» **Problem**
Could you rewrite the material below with "boardwalk" substituted for every "wooden plank walkway" and everything else left unchanged, omitting the pictures from your answer?

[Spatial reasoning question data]
<<<<
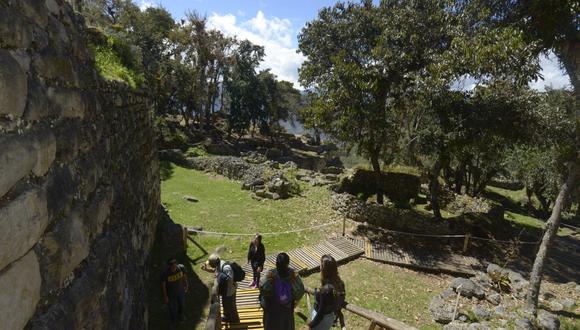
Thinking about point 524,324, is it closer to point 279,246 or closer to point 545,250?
point 545,250

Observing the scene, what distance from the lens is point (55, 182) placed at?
2475 mm

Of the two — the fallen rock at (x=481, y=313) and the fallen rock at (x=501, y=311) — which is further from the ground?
the fallen rock at (x=481, y=313)

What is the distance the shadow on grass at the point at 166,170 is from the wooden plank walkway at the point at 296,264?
12.8m

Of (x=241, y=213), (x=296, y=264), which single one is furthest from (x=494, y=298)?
(x=241, y=213)

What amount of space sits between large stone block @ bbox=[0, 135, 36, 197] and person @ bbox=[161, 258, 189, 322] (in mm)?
5738

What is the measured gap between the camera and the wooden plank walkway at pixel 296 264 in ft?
24.3

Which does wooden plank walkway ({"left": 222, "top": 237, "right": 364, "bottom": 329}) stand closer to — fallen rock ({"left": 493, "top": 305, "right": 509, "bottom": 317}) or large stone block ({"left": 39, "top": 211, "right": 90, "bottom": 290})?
fallen rock ({"left": 493, "top": 305, "right": 509, "bottom": 317})

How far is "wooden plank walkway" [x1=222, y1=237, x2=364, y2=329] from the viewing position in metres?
7.42

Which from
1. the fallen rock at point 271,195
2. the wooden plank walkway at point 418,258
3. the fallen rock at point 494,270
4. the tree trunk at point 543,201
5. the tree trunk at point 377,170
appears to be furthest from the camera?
the tree trunk at point 543,201

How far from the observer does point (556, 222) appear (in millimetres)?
11227

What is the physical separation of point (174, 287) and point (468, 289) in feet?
27.9

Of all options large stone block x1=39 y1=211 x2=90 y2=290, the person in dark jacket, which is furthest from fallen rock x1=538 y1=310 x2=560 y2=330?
large stone block x1=39 y1=211 x2=90 y2=290

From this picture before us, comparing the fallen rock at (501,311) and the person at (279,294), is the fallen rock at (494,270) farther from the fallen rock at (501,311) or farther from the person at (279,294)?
the person at (279,294)

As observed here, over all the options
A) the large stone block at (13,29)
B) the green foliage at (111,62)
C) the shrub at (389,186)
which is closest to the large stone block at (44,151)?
the large stone block at (13,29)
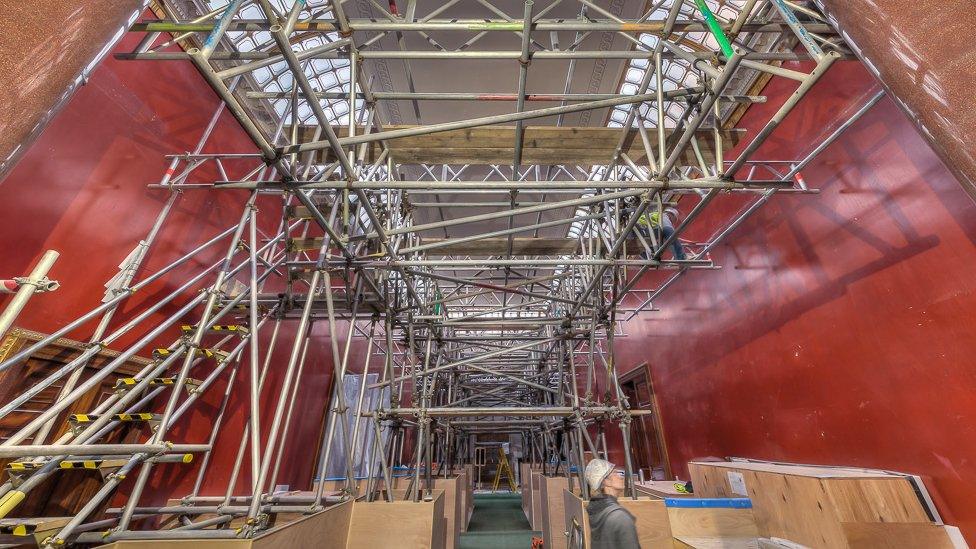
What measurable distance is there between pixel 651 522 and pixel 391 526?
2.70 m

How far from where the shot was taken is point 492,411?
15.6 feet

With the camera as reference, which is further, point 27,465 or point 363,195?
point 363,195

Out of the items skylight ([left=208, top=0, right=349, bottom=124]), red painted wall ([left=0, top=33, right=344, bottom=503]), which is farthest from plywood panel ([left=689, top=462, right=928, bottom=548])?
skylight ([left=208, top=0, right=349, bottom=124])

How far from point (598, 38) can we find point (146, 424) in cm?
987

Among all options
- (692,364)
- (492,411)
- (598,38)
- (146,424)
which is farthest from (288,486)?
(598,38)

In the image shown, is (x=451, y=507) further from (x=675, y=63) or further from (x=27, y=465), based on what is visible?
(x=675, y=63)

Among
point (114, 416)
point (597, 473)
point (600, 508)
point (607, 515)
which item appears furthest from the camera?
point (114, 416)

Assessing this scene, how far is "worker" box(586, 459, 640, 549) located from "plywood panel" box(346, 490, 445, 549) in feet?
5.39

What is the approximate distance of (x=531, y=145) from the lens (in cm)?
406

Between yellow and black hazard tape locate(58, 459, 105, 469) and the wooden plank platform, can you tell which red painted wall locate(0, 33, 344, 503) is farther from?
the wooden plank platform

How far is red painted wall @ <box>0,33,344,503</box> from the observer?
343 cm

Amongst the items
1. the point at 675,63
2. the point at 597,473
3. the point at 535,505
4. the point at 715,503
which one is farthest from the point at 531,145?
the point at 535,505

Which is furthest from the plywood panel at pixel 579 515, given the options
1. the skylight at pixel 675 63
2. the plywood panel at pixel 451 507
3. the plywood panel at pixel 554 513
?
the skylight at pixel 675 63

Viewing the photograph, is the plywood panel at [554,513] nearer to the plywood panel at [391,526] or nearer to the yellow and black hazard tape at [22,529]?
the plywood panel at [391,526]
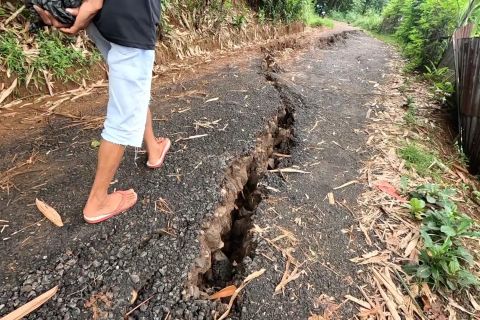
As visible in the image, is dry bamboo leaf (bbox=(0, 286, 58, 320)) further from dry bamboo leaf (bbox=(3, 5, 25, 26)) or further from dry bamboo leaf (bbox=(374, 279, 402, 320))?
dry bamboo leaf (bbox=(3, 5, 25, 26))

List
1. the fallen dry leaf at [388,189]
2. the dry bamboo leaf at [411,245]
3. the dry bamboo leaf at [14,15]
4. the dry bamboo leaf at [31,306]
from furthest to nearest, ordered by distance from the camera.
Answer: the dry bamboo leaf at [14,15] → the fallen dry leaf at [388,189] → the dry bamboo leaf at [411,245] → the dry bamboo leaf at [31,306]

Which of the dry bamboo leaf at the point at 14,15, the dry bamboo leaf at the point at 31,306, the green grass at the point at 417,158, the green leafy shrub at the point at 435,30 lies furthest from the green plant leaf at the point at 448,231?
the green leafy shrub at the point at 435,30

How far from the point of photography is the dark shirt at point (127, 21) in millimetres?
1404

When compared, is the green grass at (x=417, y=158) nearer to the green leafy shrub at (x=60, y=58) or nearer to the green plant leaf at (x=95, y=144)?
the green plant leaf at (x=95, y=144)

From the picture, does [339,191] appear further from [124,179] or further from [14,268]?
[14,268]

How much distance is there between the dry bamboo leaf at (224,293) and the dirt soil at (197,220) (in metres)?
0.05

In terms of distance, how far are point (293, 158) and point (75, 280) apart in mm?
1833

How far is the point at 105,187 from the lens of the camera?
174cm

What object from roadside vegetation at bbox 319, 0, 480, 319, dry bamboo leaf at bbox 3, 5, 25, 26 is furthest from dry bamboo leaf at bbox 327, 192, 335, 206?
dry bamboo leaf at bbox 3, 5, 25, 26

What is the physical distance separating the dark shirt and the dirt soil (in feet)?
3.22

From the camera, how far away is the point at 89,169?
7.14 ft

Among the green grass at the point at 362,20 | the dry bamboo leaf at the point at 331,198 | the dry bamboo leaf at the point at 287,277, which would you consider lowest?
the green grass at the point at 362,20

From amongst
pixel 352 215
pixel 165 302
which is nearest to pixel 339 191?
pixel 352 215

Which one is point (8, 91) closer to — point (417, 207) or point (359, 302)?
point (359, 302)
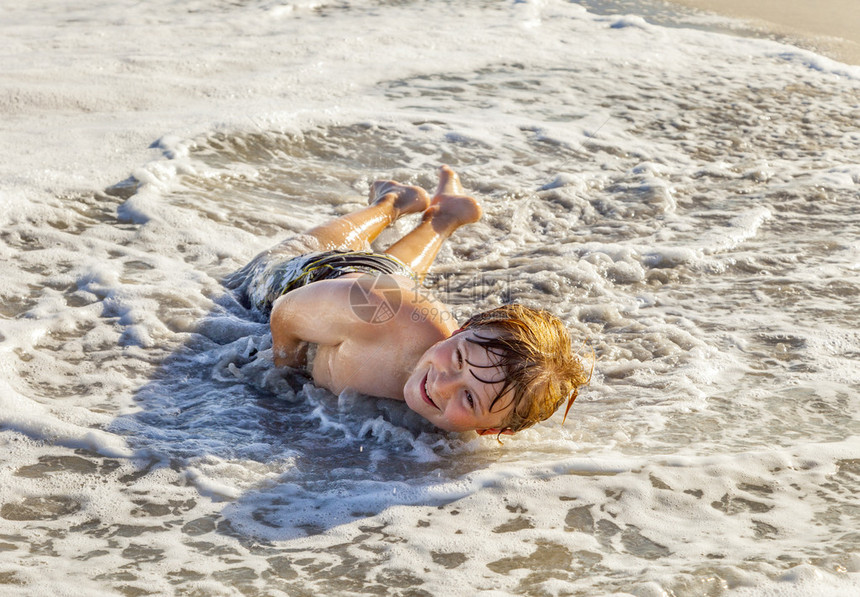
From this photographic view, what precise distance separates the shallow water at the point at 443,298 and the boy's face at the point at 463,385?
22 centimetres

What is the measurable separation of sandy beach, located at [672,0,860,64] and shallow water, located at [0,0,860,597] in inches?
58.5

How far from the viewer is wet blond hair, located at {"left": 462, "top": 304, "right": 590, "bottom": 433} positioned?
11.1ft

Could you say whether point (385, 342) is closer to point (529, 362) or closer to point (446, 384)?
>>>>
» **Answer for the task**
Thinking about point 524,324, is it closer to point 279,246 or closer to point 545,250?
point 545,250

Observing the scene, what distance from the lens is point (55, 182) placed at?
2475 mm

Of the two — the fallen rock at (x=481, y=313) and the fallen rock at (x=501, y=311) — which is further from the ground?
the fallen rock at (x=481, y=313)

What is the distance the shadow on grass at the point at 166,170 is from the boardwalk at the point at 296,264?
12.8m

Of (x=241, y=213), (x=296, y=264), which single one is furthest from (x=494, y=298)?
(x=241, y=213)

What amount of space sits between large stone block @ bbox=[0, 135, 36, 197] and person @ bbox=[161, 258, 189, 322] (in mm)?
5738

What is the measured gap between the camera and the boardwalk at pixel 296 264 in ft?
24.3

Which does boardwalk ({"left": 222, "top": 237, "right": 364, "bottom": 329}) stand closer to — fallen rock ({"left": 493, "top": 305, "right": 509, "bottom": 317}) or large stone block ({"left": 39, "top": 211, "right": 90, "bottom": 290})?
fallen rock ({"left": 493, "top": 305, "right": 509, "bottom": 317})

How far is "boardwalk" [x1=222, y1=237, x2=364, y2=329] from the viewing position in metres?
7.42

Which from
1. the fallen rock at point 271,195
2. the boardwalk at point 418,258
3. the fallen rock at point 494,270
4. the tree trunk at point 543,201
5. the tree trunk at point 377,170
appears to be furthest from the camera?
the tree trunk at point 543,201

How far from the observer does point (556, 222) appear (in millimetres)?
11227

What is the physical separation of point (174, 287) and point (468, 289) in feet?
27.9

Of all options large stone block x1=39 y1=211 x2=90 y2=290, the person in dark jacket, which is furthest from fallen rock x1=538 y1=310 x2=560 y2=330?
large stone block x1=39 y1=211 x2=90 y2=290

From this picture before us, comparing the fallen rock at (501,311) and the person at (279,294), is the fallen rock at (494,270) farther from the fallen rock at (501,311) or farther from the person at (279,294)?
the person at (279,294)

As observed here, over all the options
A) the large stone block at (13,29)
B) the green foliage at (111,62)
C) the shrub at (389,186)
which is closest to the large stone block at (44,151)?
the large stone block at (13,29)
What measurable distance is there between pixel 651 522 and pixel 391 526?
2.70 m

How far from where the shot was taken is point 492,411?
15.6 feet

With the camera as reference, which is further, point 27,465 or point 363,195?
point 363,195

Out of the items skylight ([left=208, top=0, right=349, bottom=124]), red painted wall ([left=0, top=33, right=344, bottom=503]), which is farthest from plywood panel ([left=689, top=462, right=928, bottom=548])?
skylight ([left=208, top=0, right=349, bottom=124])

How far from point (598, 38) can we find point (146, 424) in cm?
987

Among all options
- (692,364)
- (492,411)
- (598,38)
- (146,424)
which is farthest from (288,486)?
(598,38)

In the image shown, is (x=451, y=507) further from (x=675, y=63) or further from (x=27, y=465), based on what is visible?
(x=675, y=63)

Among
point (114, 416)
point (597, 473)
point (600, 508)
point (607, 515)
which item appears furthest from the camera?
point (114, 416)

Assessing this scene, how far is "worker" box(586, 459, 640, 549) located from "plywood panel" box(346, 490, 445, 549) in feet?
5.39

What is the approximate distance of (x=531, y=145) from the lens (in cm)?
406

Between yellow and black hazard tape locate(58, 459, 105, 469) and the wooden plank platform, can you tell which red painted wall locate(0, 33, 344, 503) is farther from?
the wooden plank platform

How far is red painted wall @ <box>0,33,344,503</box> from the observer?
343 cm

Amongst the items
1. the point at 675,63
2. the point at 597,473
3. the point at 535,505
4. the point at 715,503
which one is farthest from the point at 531,145?
the point at 535,505

Which is furthest from the plywood panel at pixel 579 515, given the options
1. the skylight at pixel 675 63
2. the plywood panel at pixel 451 507
3. the plywood panel at pixel 554 513
?
the skylight at pixel 675 63

Viewing the photograph, is the plywood panel at [554,513] nearer to the plywood panel at [391,526] or nearer to the yellow and black hazard tape at [22,529]?
the plywood panel at [391,526]
As visible in the image, is dry bamboo leaf (bbox=(0, 286, 58, 320)) further from dry bamboo leaf (bbox=(3, 5, 25, 26)) or further from dry bamboo leaf (bbox=(374, 279, 402, 320))?
dry bamboo leaf (bbox=(3, 5, 25, 26))

List
1. the fallen dry leaf at [388,189]
2. the dry bamboo leaf at [411,245]
3. the dry bamboo leaf at [14,15]
4. the dry bamboo leaf at [31,306]
from furthest to nearest, ordered by distance from the camera.
Answer: the dry bamboo leaf at [14,15] → the fallen dry leaf at [388,189] → the dry bamboo leaf at [411,245] → the dry bamboo leaf at [31,306]

Which of the dry bamboo leaf at the point at 14,15, the dry bamboo leaf at the point at 31,306, the green grass at the point at 417,158, the green leafy shrub at the point at 435,30 lies furthest from the green plant leaf at the point at 448,231?
the green leafy shrub at the point at 435,30

How far from the point of photography is the dark shirt at point (127, 21) in millimetres?
1404

When compared, is the green grass at (x=417, y=158) nearer to the green leafy shrub at (x=60, y=58) or nearer to the green plant leaf at (x=95, y=144)?
the green plant leaf at (x=95, y=144)

From the picture, does [339,191] appear further from [124,179] or further from [14,268]?
[14,268]

How much distance is there between the dry bamboo leaf at (224,293) and the dirt soil at (197,220) (in metres)?
0.05

In terms of distance, how far are point (293, 158) and point (75, 280) apart in mm?
1833

How far is the point at 105,187 from the lens of the camera?
174cm

What object from roadside vegetation at bbox 319, 0, 480, 319, dry bamboo leaf at bbox 3, 5, 25, 26 is furthest from dry bamboo leaf at bbox 327, 192, 335, 206?
dry bamboo leaf at bbox 3, 5, 25, 26

What is the physical distance separating the dark shirt and the dirt soil (in feet)?
3.22

From the camera, how far away is the point at 89,169?
7.14 ft

Among the green grass at the point at 362,20 | the dry bamboo leaf at the point at 331,198 | the dry bamboo leaf at the point at 287,277, which would you consider lowest?
the green grass at the point at 362,20

From amongst
pixel 352 215
pixel 165 302
which is nearest to pixel 339 191?
pixel 352 215

Which one is point (8, 91) closer to — point (417, 207) or point (359, 302)?
point (359, 302)
From this photographic view, what precise distance separates the shallow water at the point at 443,298 and the boy's face at the point at 463,385?
22 centimetres

What is the measurable separation of sandy beach, located at [672,0,860,64] and shallow water, located at [0,0,860,597] in inches?
58.5

How far from the viewer is wet blond hair, located at {"left": 462, "top": 304, "right": 590, "bottom": 433} positioned?
11.1ft

Could you say whether point (385, 342) is closer to point (529, 362) or closer to point (446, 384)?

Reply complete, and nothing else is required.